O’Gilroy reversed the turn and saw the fluttering spark getting smaller against the dark pasture. Then stop, almost vanish, and flare up again.
“Right.” He snapped off the ignition and tilted the aeroplane down, keeping the speed – the tune from the wires – high, and weaving gently, like a man moving his head to judge the distance, watching the angle between the flame and the horizon close and close . . . Back on the stick, and the wires hummed lower, too much, stick forward again, and back, forward—
“Brace yeself,” he warned. “May not be me best—”
They hit.
* * *
The wrought-iron gates of the villa had been left open, and they slipped through, past a small old car that O’Gilroy didn’t recognise, and through shrubs and dwarf cypresses around to the back of the house, away from the lights. By then, Ranklin appreciated the problem: Palladio had believed in high, airy ground-floor rooms, so the bedrooms were a long way up. And up plain stucco’d walls with no foot- and hand-holds, except the drainpipes added in later years. These were tucked within the corners where the portico joined the main wall, and from the portico roof you could reach small windows on either side.
“Tis me own bedroom up there,” O’Gilroy whispered. “Almost legal, ye might say.”
“Can you do it?”
“Like enough.” He grasped the pipe: it was fat and solid. “Surely.”
They went softly across the terrace to the french windows. Inside was a short, doorless corridor into the main hall; at the opposite side of the villa, a similar corridor led to the front door. The hall was lit, and there was occasional movement.

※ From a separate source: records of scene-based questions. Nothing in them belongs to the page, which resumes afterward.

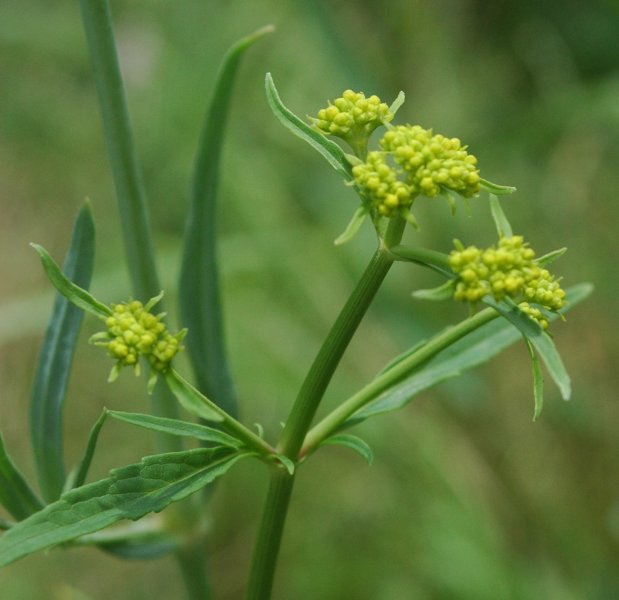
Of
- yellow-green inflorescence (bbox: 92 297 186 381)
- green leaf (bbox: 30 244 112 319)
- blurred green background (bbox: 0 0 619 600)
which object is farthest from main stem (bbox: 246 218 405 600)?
blurred green background (bbox: 0 0 619 600)

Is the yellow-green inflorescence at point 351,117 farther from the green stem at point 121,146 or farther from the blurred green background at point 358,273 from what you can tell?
the blurred green background at point 358,273

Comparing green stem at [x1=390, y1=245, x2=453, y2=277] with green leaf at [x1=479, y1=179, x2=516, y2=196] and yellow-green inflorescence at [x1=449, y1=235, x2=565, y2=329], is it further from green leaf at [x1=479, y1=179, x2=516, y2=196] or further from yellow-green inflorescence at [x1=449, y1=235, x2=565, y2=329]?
green leaf at [x1=479, y1=179, x2=516, y2=196]

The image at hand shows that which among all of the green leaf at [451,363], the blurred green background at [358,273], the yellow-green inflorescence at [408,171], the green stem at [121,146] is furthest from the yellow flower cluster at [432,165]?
the blurred green background at [358,273]

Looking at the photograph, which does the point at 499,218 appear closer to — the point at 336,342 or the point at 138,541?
the point at 336,342

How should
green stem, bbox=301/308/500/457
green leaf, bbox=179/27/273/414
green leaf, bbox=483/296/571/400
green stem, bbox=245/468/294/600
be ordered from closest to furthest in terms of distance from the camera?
green leaf, bbox=483/296/571/400 < green stem, bbox=301/308/500/457 < green stem, bbox=245/468/294/600 < green leaf, bbox=179/27/273/414

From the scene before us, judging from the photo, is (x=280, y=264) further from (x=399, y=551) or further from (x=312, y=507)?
Answer: (x=399, y=551)

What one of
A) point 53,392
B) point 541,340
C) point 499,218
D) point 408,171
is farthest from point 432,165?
point 53,392

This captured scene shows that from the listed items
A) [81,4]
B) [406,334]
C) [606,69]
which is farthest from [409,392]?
[606,69]
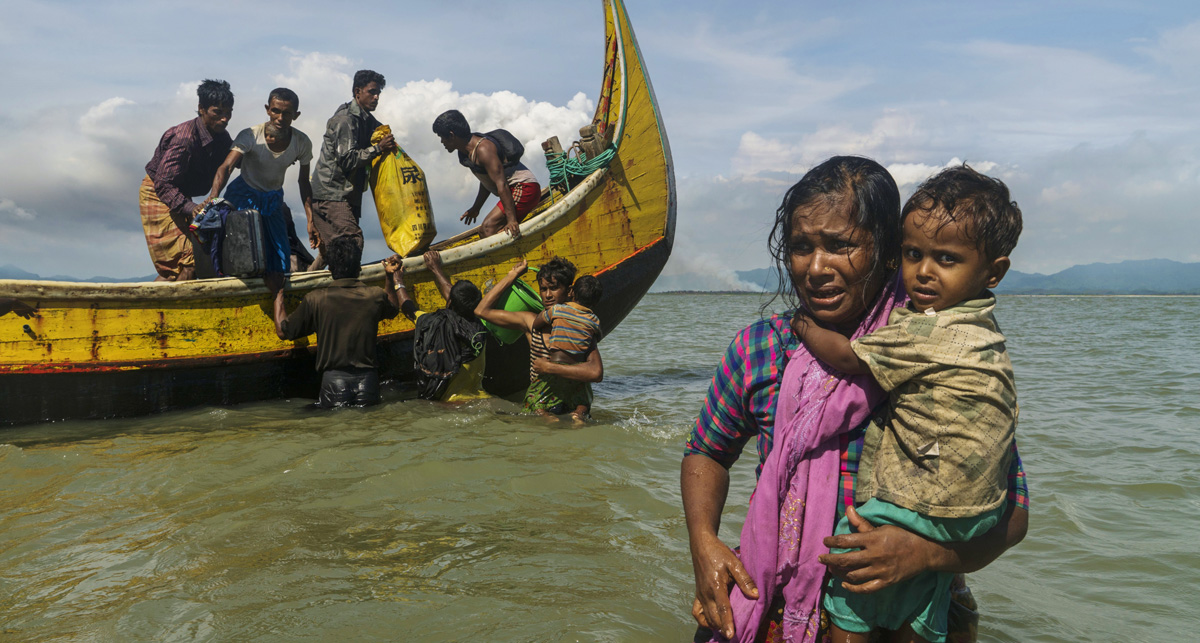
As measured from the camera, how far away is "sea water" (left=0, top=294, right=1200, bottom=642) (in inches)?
101

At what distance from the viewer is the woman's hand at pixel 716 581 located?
5.04 feet

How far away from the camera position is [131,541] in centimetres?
321

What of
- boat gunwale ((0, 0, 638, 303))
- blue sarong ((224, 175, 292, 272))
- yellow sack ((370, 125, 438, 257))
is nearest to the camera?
boat gunwale ((0, 0, 638, 303))

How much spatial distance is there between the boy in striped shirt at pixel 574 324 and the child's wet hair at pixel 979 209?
3986mm

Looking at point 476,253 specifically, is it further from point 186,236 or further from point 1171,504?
point 1171,504

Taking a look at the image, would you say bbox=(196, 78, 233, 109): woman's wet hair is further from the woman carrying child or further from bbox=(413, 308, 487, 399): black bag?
the woman carrying child

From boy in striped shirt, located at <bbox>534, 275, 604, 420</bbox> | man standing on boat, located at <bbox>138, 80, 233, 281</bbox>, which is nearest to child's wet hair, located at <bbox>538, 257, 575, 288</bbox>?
boy in striped shirt, located at <bbox>534, 275, 604, 420</bbox>

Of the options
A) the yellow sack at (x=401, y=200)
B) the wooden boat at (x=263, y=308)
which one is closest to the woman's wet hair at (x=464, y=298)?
the wooden boat at (x=263, y=308)

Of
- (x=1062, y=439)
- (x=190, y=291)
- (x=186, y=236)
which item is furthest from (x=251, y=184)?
(x=1062, y=439)

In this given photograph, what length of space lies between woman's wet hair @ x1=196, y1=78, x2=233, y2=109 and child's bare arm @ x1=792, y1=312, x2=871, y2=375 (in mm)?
5646

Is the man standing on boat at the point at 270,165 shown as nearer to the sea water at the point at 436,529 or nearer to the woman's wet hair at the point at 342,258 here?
the woman's wet hair at the point at 342,258

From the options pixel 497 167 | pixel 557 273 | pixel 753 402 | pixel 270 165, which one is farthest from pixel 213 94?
pixel 753 402

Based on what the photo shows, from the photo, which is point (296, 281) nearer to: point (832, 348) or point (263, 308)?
point (263, 308)

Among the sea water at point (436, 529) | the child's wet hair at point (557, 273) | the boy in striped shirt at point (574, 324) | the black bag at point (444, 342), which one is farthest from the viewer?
the black bag at point (444, 342)
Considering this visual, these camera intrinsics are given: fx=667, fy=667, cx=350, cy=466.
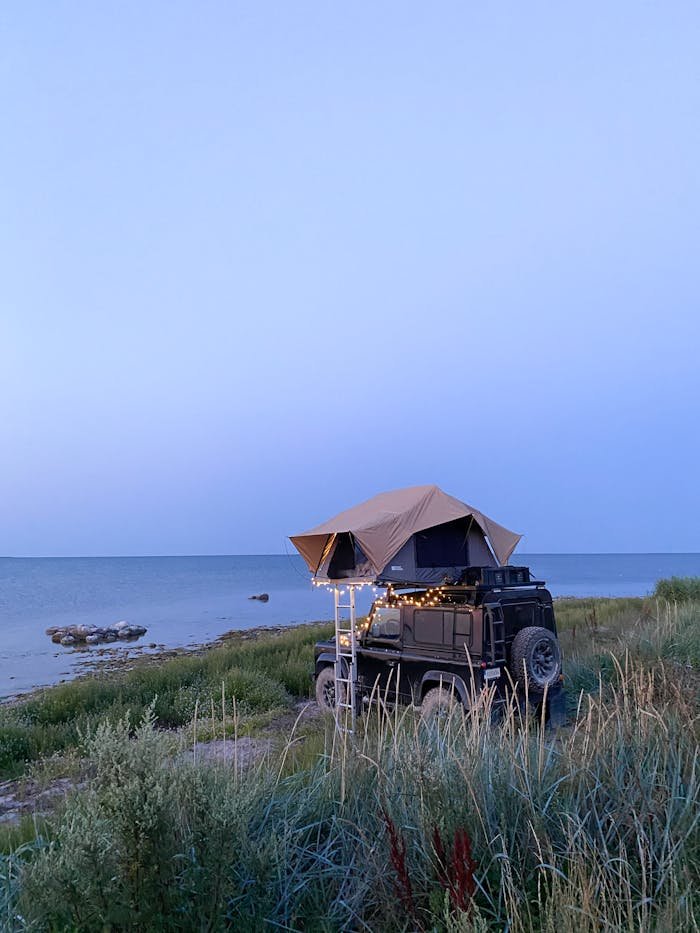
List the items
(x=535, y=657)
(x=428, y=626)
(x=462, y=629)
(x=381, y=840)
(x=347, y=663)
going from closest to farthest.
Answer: (x=381, y=840) → (x=535, y=657) → (x=462, y=629) → (x=428, y=626) → (x=347, y=663)

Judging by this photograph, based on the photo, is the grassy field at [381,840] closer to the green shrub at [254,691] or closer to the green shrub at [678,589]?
the green shrub at [254,691]

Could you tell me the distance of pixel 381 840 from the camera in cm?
340

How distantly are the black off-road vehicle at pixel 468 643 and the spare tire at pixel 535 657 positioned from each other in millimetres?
A: 11

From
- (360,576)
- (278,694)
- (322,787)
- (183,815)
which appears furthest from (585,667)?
(183,815)

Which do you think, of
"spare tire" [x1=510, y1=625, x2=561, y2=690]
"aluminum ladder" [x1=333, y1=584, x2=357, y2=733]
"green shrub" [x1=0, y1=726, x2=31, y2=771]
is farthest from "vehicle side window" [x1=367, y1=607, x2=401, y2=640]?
"green shrub" [x1=0, y1=726, x2=31, y2=771]

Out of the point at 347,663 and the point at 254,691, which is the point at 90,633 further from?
the point at 347,663

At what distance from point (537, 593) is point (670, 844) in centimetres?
539

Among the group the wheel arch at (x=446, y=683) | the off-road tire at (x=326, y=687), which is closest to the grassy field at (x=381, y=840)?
the wheel arch at (x=446, y=683)

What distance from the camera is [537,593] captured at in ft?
28.0

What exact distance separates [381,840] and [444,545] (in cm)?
693

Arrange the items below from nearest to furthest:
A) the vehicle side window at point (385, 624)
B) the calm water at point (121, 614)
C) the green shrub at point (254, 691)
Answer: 1. the vehicle side window at point (385, 624)
2. the green shrub at point (254, 691)
3. the calm water at point (121, 614)

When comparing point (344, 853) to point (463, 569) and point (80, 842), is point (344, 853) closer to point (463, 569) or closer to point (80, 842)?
point (80, 842)

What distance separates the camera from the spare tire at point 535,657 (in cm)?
753

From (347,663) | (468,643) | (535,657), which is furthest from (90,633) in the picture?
(535,657)
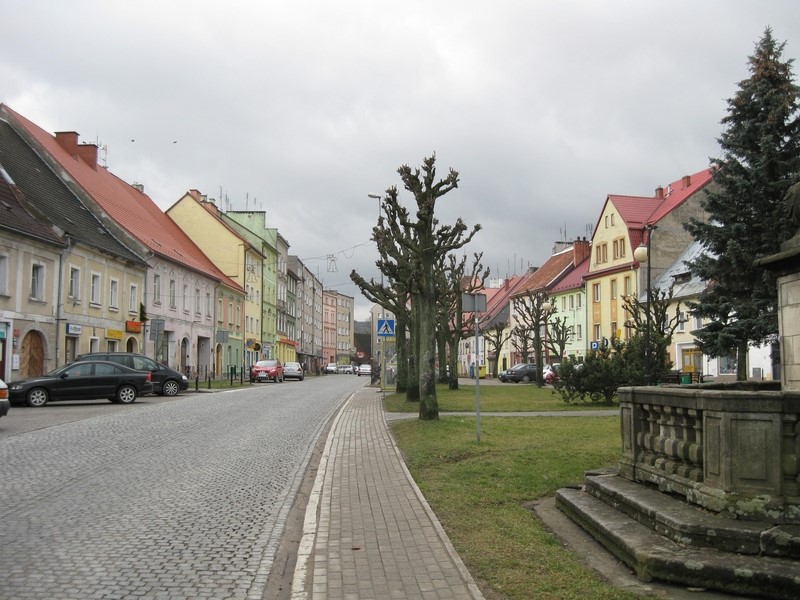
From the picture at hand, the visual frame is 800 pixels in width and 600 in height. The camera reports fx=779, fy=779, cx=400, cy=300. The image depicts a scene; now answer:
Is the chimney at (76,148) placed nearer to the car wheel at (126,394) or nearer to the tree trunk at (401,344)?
the car wheel at (126,394)

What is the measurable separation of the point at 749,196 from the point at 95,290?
2809 cm

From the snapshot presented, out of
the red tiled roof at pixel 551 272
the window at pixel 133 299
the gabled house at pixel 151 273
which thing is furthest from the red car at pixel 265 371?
the red tiled roof at pixel 551 272

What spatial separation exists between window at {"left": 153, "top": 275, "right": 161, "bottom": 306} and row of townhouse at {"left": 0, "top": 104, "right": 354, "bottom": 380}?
0.06 m

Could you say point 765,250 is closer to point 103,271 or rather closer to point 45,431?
point 45,431

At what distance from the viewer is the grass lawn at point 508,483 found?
5.54m

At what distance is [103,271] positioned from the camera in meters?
37.2

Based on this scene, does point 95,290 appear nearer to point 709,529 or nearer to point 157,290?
point 157,290

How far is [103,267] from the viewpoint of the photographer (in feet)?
122

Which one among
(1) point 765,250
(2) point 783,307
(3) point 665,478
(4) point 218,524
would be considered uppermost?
(1) point 765,250

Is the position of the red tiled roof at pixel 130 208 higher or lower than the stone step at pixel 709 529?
higher

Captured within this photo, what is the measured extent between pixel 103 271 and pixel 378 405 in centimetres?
1848

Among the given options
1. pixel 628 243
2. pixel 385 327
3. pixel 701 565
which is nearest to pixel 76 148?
pixel 385 327

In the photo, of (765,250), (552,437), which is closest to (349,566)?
(552,437)

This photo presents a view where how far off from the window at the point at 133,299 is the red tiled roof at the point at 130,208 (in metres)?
2.26
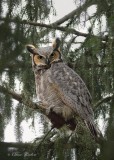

After a couple of minutes, O’Gilroy whispered: “I see two of them.”
“Yes.” Ranklin thought he recognised the man from the taxi at the Ritz, Silvio. He didn’t know the second man, actually Jankovic, but wasn’t surprised that there were two. You could hardly hold captive a house full of servants single-handed. “I can’t see either of the women.”
“Be sitting down . . . That’s Mrs Finn, to the right, wearing blue.”
“Thank God.” They backed away along the terrace.
“Captain,” O’Gilroy said, “if’n no harm’s come to Mrs Finn yet, I’m thinking she’s safe until Falcone gets back anyhow. So why’nt we stop him on the road? – he’ll mebbe have a gun. And now we know there’s two of them . . .”
“All right.” They started back around the house. “Will you know his car?”
“Seems he’s got dozens. Won’t be small, anyhow.”
“Then we’ll stop everything.”
But there was nothing to stop. A farm cart plodded past, going the other way, then they just stood and began to shiver in the pre-dawn air.
After a while, Ranklin said: “I want to be quite clear what we’re doing. We’re going into that house only because Corinna’s there, no other reason. And I think we can get her out more safely than the Carabiniere – the police.”
“Surely we can.”
“And if you go inside, you’ll be closest to her.”
“I will that,” O’Gilroy said evenly.
“I just wanted to be sure.” After another while, he said: “I’d rather like to take one of those men alive and confessing who sent them. It was a police captain in Trieste and I’d like to see him disgraced, dismissed – for purely professional reasons.”
Far down the road, headlights flickered between the trees. O’Gilroy said: “Jest professional reasons.”
“That’s right. So that I can go back there some day.”
Now they could hear the hum of a powerful motor moving at a decorous speed. “Even with two guns, it’ll be trouble enough taking these fellers dead, never mind alive. Which d’ye want most, Captain: the women safe or taking prisoners?”
There was a pause. Then Ranklin nodded. “All right. We forget about prisoners.” They stepped out and waved their hands.
The car was the high Pullman-bodied one with tasselled curtains that had brought O’Gilroy from the station, and Matteo was driving it. He drew up gently, recognising O’Gilroy – and then a rear door opened and Dagner stepped out.
Ranklin was astounded. And so must Dagner have been, only he had recognised them in the car’s headlights and had time to choose his expression and voice. He was brisk: “Captain – I thought you’d still be in Trieste. And O’Gilroy. Does this mean a problem?”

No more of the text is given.